*Textauszug:*
IV. Klagebefugnis (§ 42 Abs. 2 VwGO analog)

- str., ob erforderlich; Alternative Aktion e.V. kann Möglichkeit einer Verletzung der Versammlungsfreiheit geltend machen (Art. 8 Abs. 1, Art. 19 Abs. 3 GG, § 21 BGB)

 

V. Passive Prozessführungsbefugnis

- ausgehend von dem in § 78 VwGO zum Ausdruck kommenden Rechtsträgerprinzip das Land Berlin

 

VI. Beteiligten- und Prozessfähigkeit (§ 61 VwGO)

- Alternative Aktion e.V. als eingetragener Verein juristische Person (§ 21 BGB) beteiligtenfähig gemäß § 61 Nr. 1 Alt. 2 VwGO; durch Vorstand ist sie prozessfähig, § 62 Abs. 3 VwGO i.V.m. §§ 26, 30 BGB; Land Berlin § 61 Nr. 1 Alt. 2, § 62 Abs. 3 VwGO

 

VI. Ergebnis zu A.

*Aufgabenstellung:* Wer ist nach dem Textauszug passiv prozessführungsbefugt?

*Vorliegende Einträge:*
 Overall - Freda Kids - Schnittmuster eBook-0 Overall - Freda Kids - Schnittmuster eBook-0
...
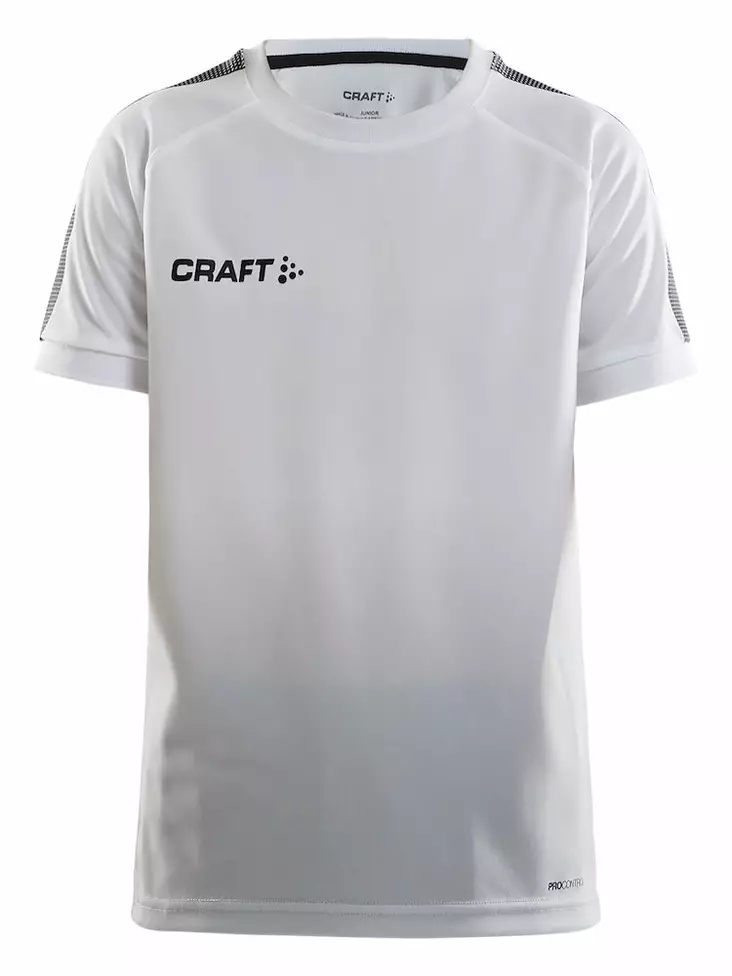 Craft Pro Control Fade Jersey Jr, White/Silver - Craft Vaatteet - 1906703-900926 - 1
---
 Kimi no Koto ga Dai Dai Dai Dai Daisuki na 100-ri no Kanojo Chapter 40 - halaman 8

*Antwort zur Aufgabe:* Das Land Berlin, ausgehend von dem in § 78 VwGO zum Ausdruck kommenden Rechtsträgerprinzip.